How do you plan on creating inclusion and community for all employees? Have you considered individual personalities, learning styles, and lifestyles when designing solutions? Will you offer virtual solutions to the employees who can’t/won’t show up live? Not everyone wants to publicly work on their challenges and not every corporate population struggles with the same issues. You can create a sense of community around something greater than being fit or fat. Make sure all people are included in wanting something better for themselves and each other.

5. Messaging

Does your messaging support your highest intention? Do you keep the various corporate populations and divisions in mind when creating communication of the wellness program message? Are there areas of mixed messaging between your proposed philosophy and actual work environment? If you measure my waist and bring me muffins at every meeting, that inconsistency is going to tank your credibility. Matching the methods of messaging and communication to specific groups and job sites can make sure they are truly hearing you.

6. Trust

Are you creating trust by following through with your program’s mission? Does leadership at every level walk the talk? Are you creating support for issues that cause sabotaging behavior? If you want my health information, what exactly are you going to do with it? Are you going to prioritize wellness one quarter then drop it the next? Building trust within a corporate wellness program is huge. Morale and personal attitudes around wellness will determine engagement. If wellness is more stick than carrot, you will create a skeptical, naysaying, and somewhat hostile work force.

7. Choice

Do not mandate wellness. I can’t think of a quicker way to have your entire workforce give you the bird. Most people are innately rebellious, and you change the game when people have to do something. If my husband started weighing and measuring me because he wanted to “help me with my health,” you bet I’d be eating Snickers bars any chance I got. People will participate if they perceive they have to, but they won’t make meaningful changes in the long-term. In a mandated wellness program, employees won’t be thinking about creating something better for themselves; they’ll be doing as they are told. And you can bet they’ll complain about it to their co-workers when management isn’t looking!

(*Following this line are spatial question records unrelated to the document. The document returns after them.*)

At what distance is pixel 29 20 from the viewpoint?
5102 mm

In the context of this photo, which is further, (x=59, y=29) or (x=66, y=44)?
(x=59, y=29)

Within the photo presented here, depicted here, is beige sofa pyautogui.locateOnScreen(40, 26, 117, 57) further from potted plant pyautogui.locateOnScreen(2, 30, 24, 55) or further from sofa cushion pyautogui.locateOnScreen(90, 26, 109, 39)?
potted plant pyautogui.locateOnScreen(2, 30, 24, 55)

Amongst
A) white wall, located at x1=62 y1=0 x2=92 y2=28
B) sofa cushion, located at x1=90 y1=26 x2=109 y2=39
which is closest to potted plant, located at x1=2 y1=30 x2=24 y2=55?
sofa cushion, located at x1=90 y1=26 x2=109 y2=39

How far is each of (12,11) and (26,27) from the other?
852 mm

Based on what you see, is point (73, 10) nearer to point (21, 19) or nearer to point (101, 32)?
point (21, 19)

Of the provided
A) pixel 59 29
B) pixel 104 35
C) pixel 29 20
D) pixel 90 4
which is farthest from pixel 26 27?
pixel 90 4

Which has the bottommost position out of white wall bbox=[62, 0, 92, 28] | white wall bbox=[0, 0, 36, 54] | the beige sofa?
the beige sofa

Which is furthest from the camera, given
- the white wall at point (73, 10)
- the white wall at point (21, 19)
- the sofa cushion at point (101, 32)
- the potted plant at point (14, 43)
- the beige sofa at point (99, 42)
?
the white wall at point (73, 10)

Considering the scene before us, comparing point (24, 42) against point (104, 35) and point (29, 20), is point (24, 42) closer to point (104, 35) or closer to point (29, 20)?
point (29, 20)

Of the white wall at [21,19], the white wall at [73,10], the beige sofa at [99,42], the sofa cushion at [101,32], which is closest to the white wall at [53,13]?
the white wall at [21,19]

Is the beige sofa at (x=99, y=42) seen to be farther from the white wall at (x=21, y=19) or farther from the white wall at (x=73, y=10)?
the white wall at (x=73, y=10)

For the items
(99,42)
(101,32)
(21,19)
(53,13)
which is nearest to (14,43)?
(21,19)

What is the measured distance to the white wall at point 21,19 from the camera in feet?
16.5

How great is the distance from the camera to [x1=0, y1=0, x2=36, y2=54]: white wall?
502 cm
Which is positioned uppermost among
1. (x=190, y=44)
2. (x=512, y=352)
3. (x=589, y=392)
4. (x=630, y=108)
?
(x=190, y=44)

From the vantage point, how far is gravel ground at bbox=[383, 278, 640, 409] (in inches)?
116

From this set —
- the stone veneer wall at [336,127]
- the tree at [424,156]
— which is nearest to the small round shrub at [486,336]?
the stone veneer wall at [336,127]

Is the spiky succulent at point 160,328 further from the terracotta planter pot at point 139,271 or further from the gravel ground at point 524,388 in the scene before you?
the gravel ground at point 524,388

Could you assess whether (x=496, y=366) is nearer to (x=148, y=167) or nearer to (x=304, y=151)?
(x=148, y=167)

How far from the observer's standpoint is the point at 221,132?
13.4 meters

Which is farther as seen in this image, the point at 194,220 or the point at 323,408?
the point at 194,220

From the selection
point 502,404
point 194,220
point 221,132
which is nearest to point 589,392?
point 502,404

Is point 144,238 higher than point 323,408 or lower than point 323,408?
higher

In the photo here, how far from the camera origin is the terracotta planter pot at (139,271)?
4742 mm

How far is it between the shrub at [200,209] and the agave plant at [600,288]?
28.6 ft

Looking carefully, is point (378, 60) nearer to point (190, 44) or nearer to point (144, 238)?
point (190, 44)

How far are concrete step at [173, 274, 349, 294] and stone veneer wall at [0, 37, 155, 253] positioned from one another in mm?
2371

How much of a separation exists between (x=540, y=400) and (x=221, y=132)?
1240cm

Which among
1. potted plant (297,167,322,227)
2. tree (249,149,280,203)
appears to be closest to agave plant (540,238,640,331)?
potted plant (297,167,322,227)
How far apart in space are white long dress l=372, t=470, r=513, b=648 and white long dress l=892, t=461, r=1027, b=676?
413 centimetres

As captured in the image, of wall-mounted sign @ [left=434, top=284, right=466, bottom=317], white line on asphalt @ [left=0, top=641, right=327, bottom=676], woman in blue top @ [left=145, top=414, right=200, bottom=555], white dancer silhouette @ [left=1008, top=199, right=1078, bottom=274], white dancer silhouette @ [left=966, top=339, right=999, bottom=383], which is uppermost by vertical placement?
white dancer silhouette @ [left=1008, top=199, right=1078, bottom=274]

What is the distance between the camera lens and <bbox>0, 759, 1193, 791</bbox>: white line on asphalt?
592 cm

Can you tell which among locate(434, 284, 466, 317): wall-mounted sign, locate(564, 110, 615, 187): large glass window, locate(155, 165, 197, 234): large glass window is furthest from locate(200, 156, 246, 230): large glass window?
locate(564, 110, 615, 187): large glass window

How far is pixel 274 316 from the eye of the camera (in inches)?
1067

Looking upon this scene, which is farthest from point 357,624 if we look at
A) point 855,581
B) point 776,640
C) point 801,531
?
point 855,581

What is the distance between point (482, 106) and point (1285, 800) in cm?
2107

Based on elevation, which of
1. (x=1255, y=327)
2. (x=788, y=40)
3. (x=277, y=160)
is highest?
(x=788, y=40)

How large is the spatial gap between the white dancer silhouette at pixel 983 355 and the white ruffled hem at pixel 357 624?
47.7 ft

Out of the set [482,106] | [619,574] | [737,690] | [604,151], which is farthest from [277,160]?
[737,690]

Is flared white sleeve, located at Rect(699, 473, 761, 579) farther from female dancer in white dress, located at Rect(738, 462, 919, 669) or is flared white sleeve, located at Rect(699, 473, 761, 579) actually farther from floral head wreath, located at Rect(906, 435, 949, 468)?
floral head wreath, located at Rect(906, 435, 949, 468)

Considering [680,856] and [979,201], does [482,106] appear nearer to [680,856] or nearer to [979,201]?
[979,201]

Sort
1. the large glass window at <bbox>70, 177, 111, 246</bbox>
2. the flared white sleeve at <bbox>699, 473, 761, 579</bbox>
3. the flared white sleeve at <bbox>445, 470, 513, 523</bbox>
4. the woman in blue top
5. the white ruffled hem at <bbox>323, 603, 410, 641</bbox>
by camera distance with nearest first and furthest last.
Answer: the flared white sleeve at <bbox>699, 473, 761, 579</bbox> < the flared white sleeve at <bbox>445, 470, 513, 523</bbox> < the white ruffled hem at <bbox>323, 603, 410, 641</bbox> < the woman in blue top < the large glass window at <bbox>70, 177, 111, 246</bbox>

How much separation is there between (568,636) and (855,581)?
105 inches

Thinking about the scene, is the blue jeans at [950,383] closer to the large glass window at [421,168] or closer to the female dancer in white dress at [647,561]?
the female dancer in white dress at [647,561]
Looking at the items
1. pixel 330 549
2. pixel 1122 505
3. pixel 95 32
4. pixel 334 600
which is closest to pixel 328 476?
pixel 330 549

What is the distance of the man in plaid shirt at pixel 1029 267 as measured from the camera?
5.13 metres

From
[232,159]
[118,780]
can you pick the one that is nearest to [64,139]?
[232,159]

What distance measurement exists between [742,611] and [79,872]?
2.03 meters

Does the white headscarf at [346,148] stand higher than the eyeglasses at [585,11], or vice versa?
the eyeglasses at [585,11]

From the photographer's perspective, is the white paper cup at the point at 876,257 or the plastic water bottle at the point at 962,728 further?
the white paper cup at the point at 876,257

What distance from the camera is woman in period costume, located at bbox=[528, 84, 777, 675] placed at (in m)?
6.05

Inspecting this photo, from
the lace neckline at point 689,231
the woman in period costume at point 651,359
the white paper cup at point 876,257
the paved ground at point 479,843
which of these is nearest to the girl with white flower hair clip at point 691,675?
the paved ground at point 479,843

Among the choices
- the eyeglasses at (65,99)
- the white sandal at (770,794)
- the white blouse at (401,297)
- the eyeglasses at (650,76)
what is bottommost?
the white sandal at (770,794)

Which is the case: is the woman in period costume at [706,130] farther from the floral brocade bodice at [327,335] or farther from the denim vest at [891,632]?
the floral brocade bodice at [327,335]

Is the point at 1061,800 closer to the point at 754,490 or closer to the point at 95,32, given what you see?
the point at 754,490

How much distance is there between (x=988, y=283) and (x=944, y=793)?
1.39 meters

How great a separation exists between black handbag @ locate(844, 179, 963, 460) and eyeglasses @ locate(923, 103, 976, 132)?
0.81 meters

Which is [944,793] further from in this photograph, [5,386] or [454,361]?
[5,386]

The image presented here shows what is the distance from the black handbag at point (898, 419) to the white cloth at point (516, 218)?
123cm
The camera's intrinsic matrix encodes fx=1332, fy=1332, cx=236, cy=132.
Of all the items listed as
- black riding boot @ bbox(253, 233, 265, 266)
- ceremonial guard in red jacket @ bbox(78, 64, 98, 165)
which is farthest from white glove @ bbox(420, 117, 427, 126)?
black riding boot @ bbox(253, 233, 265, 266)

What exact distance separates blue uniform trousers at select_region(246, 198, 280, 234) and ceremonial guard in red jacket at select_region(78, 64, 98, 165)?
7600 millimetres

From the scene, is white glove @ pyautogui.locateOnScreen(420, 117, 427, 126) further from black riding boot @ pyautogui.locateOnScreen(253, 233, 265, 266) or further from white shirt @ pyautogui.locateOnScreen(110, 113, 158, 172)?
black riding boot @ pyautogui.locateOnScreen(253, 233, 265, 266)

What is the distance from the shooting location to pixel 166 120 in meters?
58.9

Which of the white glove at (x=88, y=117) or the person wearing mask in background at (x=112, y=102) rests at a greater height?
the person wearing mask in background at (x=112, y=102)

The Power Of A Purposeful Corporate Wellness Program

Before you start throwing spaghetti at the wellness wall, get clear on the purpose of your program. When we are helping employees achieve a variety of goals, imagine how their personal satisfaction, sense of empowerment, and enthusiasm will shift your corporate culture. The rewards of consciously creating a corporate wellness program with purpose are much more momentous than if you focus on fat and health issues. Adding more depth and dimension to your wellness program will free employees to create greater meaning in their personal and professional lives.